Actually, taking the photos is a lot easier than figuring out how to insert them into the copy.

Then, there was a phone call from the West Coast recommending I write shorter blogs. People today have short attention spans, she informed me. Ghosts of editors past.

So, if I write shorter blogs, can I write more of them?

Actually, today I’m going to write about someone else’s blog, Kitchen Gardeners International: http://kgi.org I’ve been following Roger Doiron’s writing and gardening exploits for 10 years now and in celebration of the 10th year of his blog, he came up with 10 Recipes Every Kitchen Gardener Should Know. I will list them here, but encourage you to check out the blog. There, you can click on each number (with a beautiful color picture inserted for each) and get a recipe! What a great list to pass on to your kids, gardening club, Scout troop, dinner group, newlyweds, etc.

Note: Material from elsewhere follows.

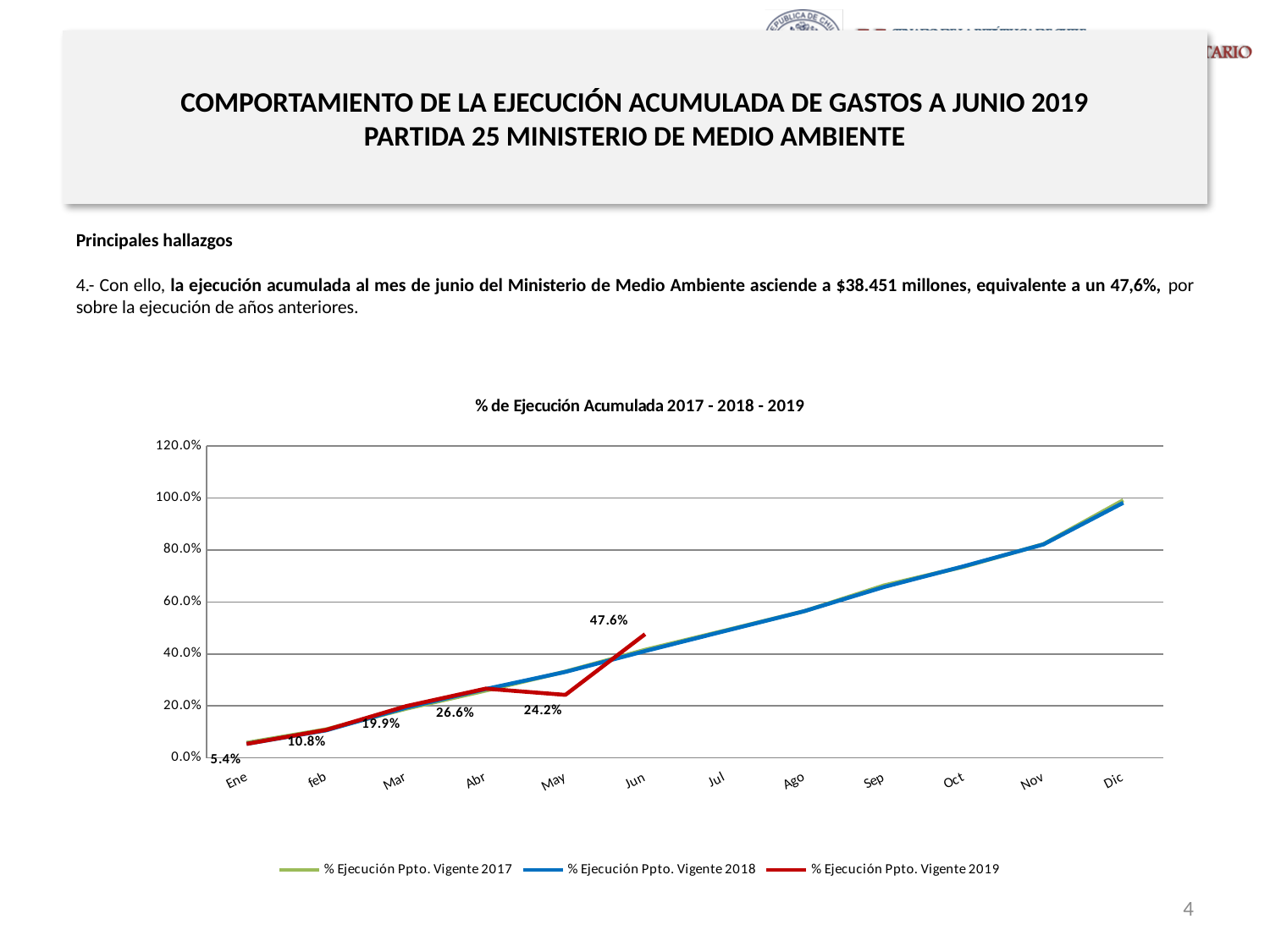
In which month does the % Ejecución Ppto. Vigente 2019 series have its lowest labelled value? Ene In which month does the % Ejecución Ppto. Vigente 2019 series reach its highest labelled value? Jun What is the value of the % Ejecución Ppto. Vigente 2019 series in Jun? 47.6% For the % Ejecución Ppto. Vigente 2019 series, which is larger: the Abr value or the May value? Abr Does the % Ejecución Ppto. Vigente 2018 series rise or fall from Ene to Dic? Rise Is the value of the % Ejecución Ppto. Vigente 2018 series in Dic greater or less than 80.0%? greater What is the value of the % Ejecución Ppto. Vigente 2019 series in Ene? 5.4% How many series does the chart legend list? 3 How many months are shown on the x axis of the chart? 12 What is the value of the % Ejecución Ppto. Vigente 2019 series in May? 24.2% What kind of chart is shown on the slide? Line chart What is the difference between the Jun and May values of the % Ejecución Ppto. Vigente 2019 series? 23.4%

1. Sauteed or stir-fired greens.

2. Pureed soup.

3. Tomato sauce.

4. Basic vinaigrette.

5. Sauerkraut or other lacto-fermented vegetables.

6. Roasted vegetables.

7. Fruit crumble or crisp.

8. Bread.

9. Pesto.

10. Vegetable curry.

OK, that’s it. Laurie Lynch

Dissertation Special: Marina and other students in the Migration, Mobility and Development Master’s Programme at SOAS, University of London, presented short summaries of their completed dissertations last week. After the academic discussions and interactive conversations, the group had refreshments. You will never guess what was on the fruit platter…or maybe you will: Ground Cherries or, as the British call them, Cape Gooseberries. That, good readers and editors, is fodder for another blog.

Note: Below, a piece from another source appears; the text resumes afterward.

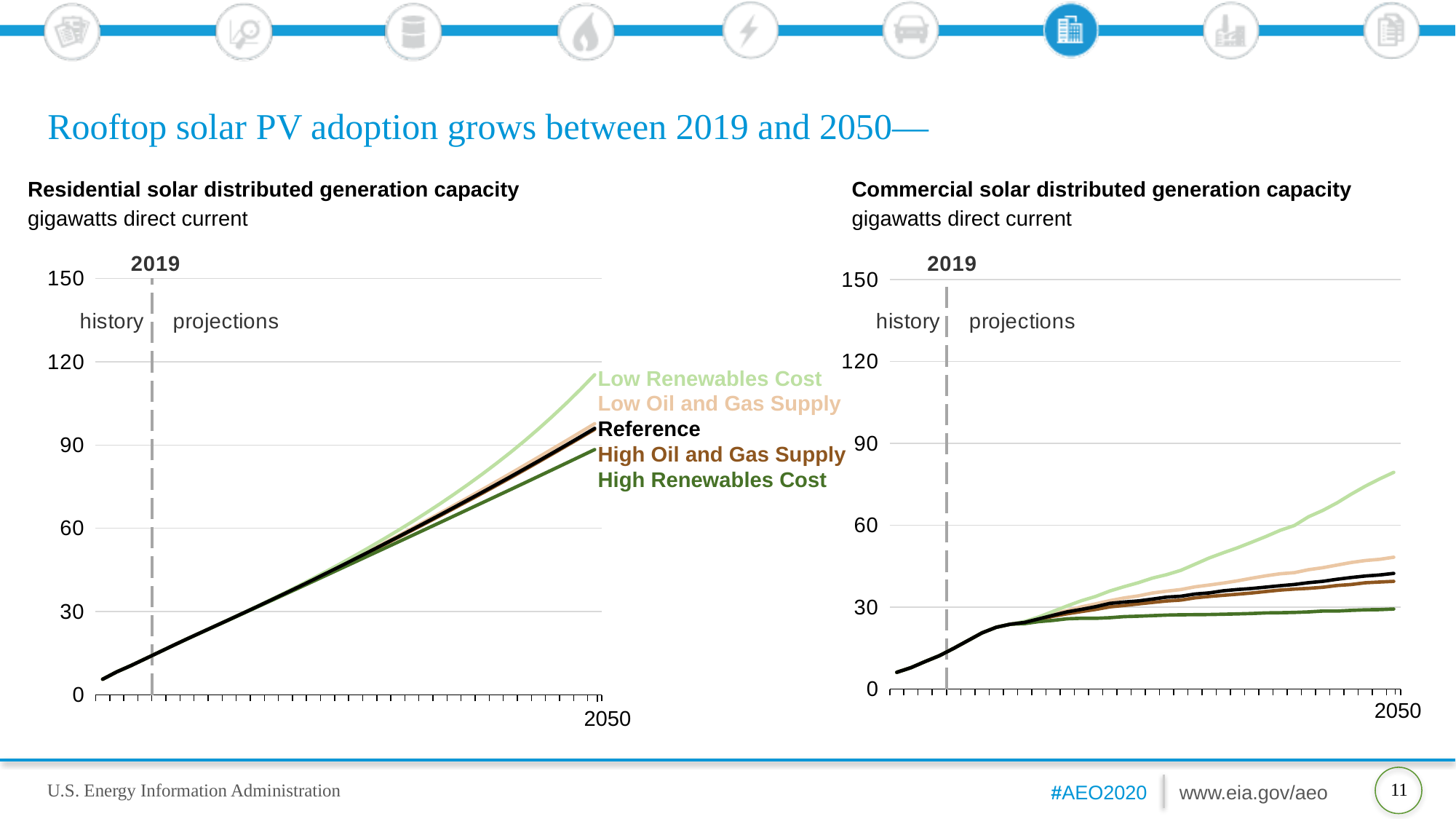
In the Residential solar distributed generation capacity chart, does the Reference series rise or fall from 2019 to 2050? rise In the Commercial solar distributed generation capacity chart, which series is highest in 2050? Low Renewables Cost In the Commercial solar distributed generation capacity chart, which series is lowest in 2050? High Renewables Cost In the Residential solar distributed generation capacity chart, is the Low Renewables Cost value in 2050 greater or less than 90? greater What year does the dashed vertical line mark in the Residential solar distributed generation capacity chart? 2019 In the Commercial solar distributed generation capacity chart, is the Low Renewables Cost value in 2050 greater or less than 60? greater What kind of chart is the Residential solar distributed generation capacity chart? line chart How many series does the legend list for the solar distributed generation capacity charts? 5 In the Commercial solar distributed generation capacity chart, which is larger in 2050: Low Renewables Cost or High Renewables Cost? Low Renewables Cost In the Residential solar distributed generation capacity chart, which series is highest in 2050? Low Renewables Cost What unit is used on the y axis of the Commercial solar distributed generation capacity chart? gigawatts direct current In the Commercial solar distributed generation capacity chart, is the High Renewables Cost value in 2050 greater or less than 60? less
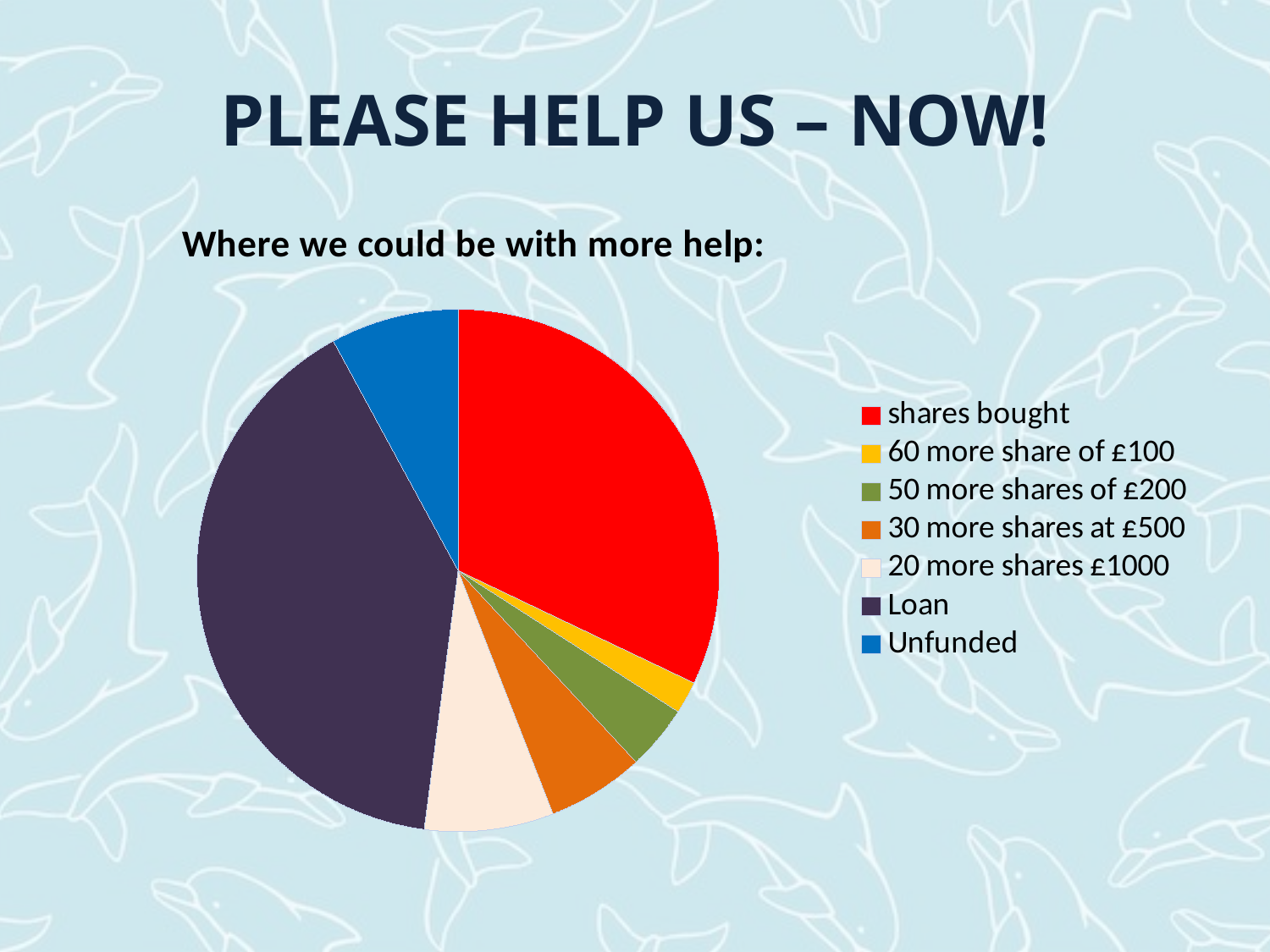
Which slice is larger: 20 more shares £1000 or 60 more share of £100? 20 more shares £1000 How many entries does the legend of the pie chart list? 7 What kind of chart is shown on the slide? pie chart Which slice is larger: 50 more shares of £200 or 60 more share of £100? 50 more shares of £200 Which slice is larger: Loan or 30 more shares at £500? Loan Which category has the smallest slice in the pie chart? 60 more share of £100 How many categories (slices) does the pie chart have? 7 Which category is shown in blue in the pie chart? Unfunded What colour is the slice for shares bought? red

3 thoughts on “Fleur-de-Editors

  1. Something else every gardener should know is how to make bone stock, which makes every pot of vegetable soup extra delicious and nutritious.

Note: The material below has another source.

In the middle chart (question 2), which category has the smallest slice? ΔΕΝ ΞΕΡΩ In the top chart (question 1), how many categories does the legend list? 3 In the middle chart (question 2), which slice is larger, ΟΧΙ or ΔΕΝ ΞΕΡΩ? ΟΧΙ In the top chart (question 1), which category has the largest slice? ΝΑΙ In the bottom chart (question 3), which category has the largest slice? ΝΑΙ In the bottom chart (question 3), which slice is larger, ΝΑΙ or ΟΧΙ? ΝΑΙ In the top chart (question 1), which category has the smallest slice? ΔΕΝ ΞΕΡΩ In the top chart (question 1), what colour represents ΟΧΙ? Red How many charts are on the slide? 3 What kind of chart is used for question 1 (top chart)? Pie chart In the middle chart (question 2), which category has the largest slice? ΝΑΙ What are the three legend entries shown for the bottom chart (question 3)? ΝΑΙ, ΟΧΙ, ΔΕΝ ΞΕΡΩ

    Your blog lengths are just right.

  2. I get bones where I get all my grass fed meats – at M&B Farview farm Hamburg. Fill a big stock pot with bones, cover with water and a tablespoon or 2 of any kind of vinegar. Let it sit about an hour before turning on the heat. This leaches out the minerals from the bones and makes the broth more nutritious. I might add some vegetables, like onion peels and celery tops, carrots. Let it simmer on the lowest setting for at least 24 hours, with the lid on. When you remove the bones, you can boil it down some if you don’t have much space in the freezer.
    I’ve read that French chefs remove the fat and keep that separate so that the broth is clear. I don’t bother with that. The fat is good for you and I don’t care if the broth is clear or not. Also, if I don’t freeze it but rather put it in a canning jar so that the lid seals, I think the fat layer helps it keep longer in the refrigerator. I’ve kept some for up to 4 weeks that way.
    You might also brown the bones in the oven first. This is supposed to give a different flavor. I never feel like bothering with this.
    This broth never smells very appetizing while it is simmering. But it sure makes any soup delicious.
    There are many health benefits from bone broth that you will never get from a bouillon cube which is just chemicals.
    Another way of getting bones is simply to save bones from T-bone steaks or bone-in roasts. You can mix them up: pork, lamb, goat, beef, even chicken all together. But if you want chicken soup, just use chicken bones.